Uganda has issued production licences to Tullow Oil and Total signalling the beginning of the commercial production of the crude oil deposits discovered in the east African nation in 2006.
Government geologists estimate the country’s reserves at nearly seven billion barrels in the fields located near Uganda’s border with the Democratic Republic of Congo.
Uganda’s oil fields are jointly owned by Total, Tullow Oil and China’s CNOOC which was the first company to be granted a production licence in 2013.
UK’s Tullow has been granted five licences covering Exploration Area 2 (EA2) which it operates with Total from France receiving three for Exploration Area One (EA1).
Tullow Oil and Total are required to make final investment decisions 18 months from the date of receipt of the licences.

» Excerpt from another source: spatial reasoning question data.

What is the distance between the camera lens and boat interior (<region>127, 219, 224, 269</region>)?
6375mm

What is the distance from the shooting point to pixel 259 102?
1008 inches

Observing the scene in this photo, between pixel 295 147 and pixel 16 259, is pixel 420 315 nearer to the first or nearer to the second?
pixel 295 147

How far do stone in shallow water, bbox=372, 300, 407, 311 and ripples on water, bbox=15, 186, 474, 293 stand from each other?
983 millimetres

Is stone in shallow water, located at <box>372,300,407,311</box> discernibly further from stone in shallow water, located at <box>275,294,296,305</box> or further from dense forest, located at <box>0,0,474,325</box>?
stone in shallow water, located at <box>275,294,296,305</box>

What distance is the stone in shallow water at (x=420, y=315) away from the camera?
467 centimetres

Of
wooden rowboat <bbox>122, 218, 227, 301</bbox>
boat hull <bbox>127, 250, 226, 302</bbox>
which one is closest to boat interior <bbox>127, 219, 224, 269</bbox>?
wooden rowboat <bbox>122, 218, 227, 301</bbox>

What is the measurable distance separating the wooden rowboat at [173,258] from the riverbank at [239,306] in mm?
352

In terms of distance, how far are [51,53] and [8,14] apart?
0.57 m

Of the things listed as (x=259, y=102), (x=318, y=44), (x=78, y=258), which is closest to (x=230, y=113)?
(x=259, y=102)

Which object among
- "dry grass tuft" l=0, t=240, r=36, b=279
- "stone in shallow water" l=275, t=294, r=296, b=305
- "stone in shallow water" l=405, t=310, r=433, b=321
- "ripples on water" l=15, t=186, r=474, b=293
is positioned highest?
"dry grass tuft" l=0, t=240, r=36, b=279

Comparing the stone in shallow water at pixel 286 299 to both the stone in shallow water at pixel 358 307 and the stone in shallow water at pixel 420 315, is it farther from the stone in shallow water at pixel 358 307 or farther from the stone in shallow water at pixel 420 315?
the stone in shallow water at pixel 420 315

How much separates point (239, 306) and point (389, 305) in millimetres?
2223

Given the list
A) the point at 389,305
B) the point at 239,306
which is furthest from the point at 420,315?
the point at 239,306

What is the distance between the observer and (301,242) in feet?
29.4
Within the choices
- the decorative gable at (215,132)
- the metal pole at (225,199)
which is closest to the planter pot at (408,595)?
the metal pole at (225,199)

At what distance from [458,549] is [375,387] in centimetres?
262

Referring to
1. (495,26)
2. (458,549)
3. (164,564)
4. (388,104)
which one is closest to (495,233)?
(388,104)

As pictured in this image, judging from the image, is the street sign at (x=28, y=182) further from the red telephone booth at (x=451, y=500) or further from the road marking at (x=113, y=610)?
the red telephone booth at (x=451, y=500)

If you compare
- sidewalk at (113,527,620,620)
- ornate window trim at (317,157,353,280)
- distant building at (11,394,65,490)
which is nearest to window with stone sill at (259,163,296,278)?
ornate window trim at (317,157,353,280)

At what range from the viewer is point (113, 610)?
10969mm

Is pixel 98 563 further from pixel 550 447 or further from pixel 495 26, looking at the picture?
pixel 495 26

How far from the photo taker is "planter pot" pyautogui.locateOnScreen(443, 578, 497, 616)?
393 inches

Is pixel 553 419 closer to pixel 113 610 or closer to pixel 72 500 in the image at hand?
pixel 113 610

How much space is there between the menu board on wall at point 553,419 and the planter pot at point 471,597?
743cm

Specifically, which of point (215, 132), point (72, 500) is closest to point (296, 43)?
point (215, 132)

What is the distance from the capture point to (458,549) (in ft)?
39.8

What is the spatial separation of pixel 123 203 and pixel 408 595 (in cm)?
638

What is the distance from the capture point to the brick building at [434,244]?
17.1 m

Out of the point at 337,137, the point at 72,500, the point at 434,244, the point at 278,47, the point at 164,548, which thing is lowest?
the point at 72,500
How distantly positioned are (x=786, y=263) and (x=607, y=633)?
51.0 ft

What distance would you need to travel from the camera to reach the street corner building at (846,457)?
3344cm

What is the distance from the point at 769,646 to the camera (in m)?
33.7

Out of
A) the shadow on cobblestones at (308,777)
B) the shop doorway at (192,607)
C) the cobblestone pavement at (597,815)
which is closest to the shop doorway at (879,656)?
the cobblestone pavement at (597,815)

The two companies are expected to invest a total of $8 billion in infrastructure to aid production including drilling wells and constructing processing facilities and feeder pipelines.
Making the announcement, Uganda’s Energy Minister Irene Muloni also revealed the government’s plan to build a domestic refinery to process the country’s crude with the aim of processing 60, 000 barrels daily.
When production at all licensed areas starts, the output is expected to increase to more than two hundred thousand barrels per day.
The licences which are valid for 25 years can be renewed for an additional five years.
Commercial production of Uganda’s crude is expected to begin in 2020.